グローバル人材の育成を課題とする企業は増えている。異文化マネジメントの第一人者である株式会社ダイバーシティ・マネジメント研究所の河谷隆司氏はグローバルビジネスで活躍する条件として「自社の魅力や自分の仕事のやりがいを相手に伝える」重要性を挙げた。
「企業の歴史」「創業者の想い」「競合他社との違い」などの自分の会社について発信する力、そして「仕事で大事にしている価値観」などを自身の言葉で語ることが、外国籍社員の信頼感を得ることにつながると河谷氏は話す。「特にアジアでは直属の上司のために働くという傾向が強いので、マネジャーの個人的な魅力が重要になってくるのです」
 さらに河谷氏は海外現地法人のマネジメントにはカウンセリングやコーチングの習得の重要性も強調する。外国人部下の話をしっかりと聞く時間を設けることは生産性をあげることだけでなく、離職率低下の効果も期待できるとも言う。
「アジアでは親の病気、子供の成績など個人的な悩みを引きずって出社するような社員も少なくありません。

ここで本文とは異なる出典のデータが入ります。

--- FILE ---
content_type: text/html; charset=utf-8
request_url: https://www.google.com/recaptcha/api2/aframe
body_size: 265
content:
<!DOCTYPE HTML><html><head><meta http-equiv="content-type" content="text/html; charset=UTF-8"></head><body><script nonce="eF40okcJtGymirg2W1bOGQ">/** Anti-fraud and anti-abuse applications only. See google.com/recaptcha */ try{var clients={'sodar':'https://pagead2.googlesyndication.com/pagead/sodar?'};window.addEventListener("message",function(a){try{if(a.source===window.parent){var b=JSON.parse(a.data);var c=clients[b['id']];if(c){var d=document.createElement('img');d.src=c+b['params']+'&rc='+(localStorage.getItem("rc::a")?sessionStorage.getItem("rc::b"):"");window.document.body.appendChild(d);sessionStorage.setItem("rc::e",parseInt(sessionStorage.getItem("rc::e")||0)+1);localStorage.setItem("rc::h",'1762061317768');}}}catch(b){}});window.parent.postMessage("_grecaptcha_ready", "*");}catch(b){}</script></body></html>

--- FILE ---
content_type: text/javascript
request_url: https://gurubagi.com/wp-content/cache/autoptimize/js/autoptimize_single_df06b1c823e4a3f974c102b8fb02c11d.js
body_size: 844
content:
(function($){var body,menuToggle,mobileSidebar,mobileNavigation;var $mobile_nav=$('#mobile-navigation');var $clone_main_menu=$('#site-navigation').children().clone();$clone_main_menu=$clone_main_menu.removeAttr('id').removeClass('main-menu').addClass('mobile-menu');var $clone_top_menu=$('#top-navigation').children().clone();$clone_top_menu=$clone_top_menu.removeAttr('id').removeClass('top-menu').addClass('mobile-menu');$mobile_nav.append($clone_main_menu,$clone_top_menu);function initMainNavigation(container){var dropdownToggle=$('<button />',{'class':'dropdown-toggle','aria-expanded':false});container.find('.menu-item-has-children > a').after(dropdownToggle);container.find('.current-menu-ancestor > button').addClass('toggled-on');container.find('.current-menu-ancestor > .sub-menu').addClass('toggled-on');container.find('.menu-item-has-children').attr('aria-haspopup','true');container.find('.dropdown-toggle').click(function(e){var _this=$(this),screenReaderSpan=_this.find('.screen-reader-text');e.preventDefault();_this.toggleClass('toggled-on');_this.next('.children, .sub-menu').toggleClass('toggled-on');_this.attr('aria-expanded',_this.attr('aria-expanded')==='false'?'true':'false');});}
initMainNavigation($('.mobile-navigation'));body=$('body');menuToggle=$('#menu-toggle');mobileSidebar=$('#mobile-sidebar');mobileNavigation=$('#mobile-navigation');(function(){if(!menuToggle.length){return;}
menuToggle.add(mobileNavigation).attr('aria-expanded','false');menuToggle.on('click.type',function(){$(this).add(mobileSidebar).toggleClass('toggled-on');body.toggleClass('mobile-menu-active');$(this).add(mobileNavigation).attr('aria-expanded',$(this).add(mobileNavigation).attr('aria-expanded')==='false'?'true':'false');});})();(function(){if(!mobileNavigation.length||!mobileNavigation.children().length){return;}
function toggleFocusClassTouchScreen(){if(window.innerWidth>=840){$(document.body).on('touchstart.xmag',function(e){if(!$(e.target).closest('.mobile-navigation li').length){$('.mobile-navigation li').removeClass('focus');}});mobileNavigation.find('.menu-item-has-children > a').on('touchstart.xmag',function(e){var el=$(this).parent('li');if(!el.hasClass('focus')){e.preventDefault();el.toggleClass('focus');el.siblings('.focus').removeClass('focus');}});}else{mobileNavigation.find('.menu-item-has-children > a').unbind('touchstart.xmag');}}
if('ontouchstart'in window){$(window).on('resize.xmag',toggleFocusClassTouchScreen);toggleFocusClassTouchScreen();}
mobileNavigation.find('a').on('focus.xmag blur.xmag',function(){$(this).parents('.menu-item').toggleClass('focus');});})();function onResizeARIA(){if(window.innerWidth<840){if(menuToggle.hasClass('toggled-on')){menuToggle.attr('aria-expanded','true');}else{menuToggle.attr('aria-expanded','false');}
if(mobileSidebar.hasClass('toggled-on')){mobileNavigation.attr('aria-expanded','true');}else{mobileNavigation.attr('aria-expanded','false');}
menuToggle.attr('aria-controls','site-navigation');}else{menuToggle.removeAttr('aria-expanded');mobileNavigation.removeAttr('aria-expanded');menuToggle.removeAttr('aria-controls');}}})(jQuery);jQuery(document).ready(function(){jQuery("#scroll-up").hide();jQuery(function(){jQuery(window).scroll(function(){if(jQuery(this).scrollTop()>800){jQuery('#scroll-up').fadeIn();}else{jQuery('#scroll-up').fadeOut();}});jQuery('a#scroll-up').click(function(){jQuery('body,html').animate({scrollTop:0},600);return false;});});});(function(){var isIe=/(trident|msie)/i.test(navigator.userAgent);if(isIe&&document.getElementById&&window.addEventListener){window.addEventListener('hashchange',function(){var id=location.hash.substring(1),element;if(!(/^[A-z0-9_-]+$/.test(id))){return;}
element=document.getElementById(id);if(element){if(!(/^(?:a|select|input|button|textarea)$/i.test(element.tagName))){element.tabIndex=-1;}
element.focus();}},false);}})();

そのような人たちに対して、叱咤激励だけでマネジメントするのは難しく、悩みを聞く時間を作ることが現地の外国籍社員のパフォーマンス向上には欠かせません。そのため例えばインドではコーチング、カウンセリングをしない上司は、いくら仕事のできる上司であっても、いいボスとして通用しないのです。悩みやぐちなども含めた相談ごとに膝をつきまわせて話し合うマネジメントスタイルが海外における“グッドボス”なのです。」
河谷氏が海外赴任前トレーニングとして提案するのが、「自分の会社の最も好きなところを語る」3分間スピーチだ。
 入社してから自分の職場が良いと感じた事例、あるいは仕事で自分が大事にしている価値観などを相手が外国人だと想定してスピーチするトレーニングである。ポイントは「自分の事例(体験)の中から、実感をもって語ることです。」と河谷氏はアドバイスする。
「昇進のチャンスや報酬で外資系や新興国の地場企業にも見劣りする日系企業。私たちは日本企業が戦後ここまで来ることのできた国際競争力の源泉、原点に帰る時がきました。それは実は自社の中に眠っているのです」との氏のメッセージは響いてくる。
外国人と接すると、日本の歴史や文化について質問されることは多い。ビジネスパーソンであれば外国籍社員に自社の歴史や文化などを質問されたときに、自分の会社のことをきちんと相手に伝えることができるかどうか。これが海外で活躍する条件の1つとして重要となってくるということだろう。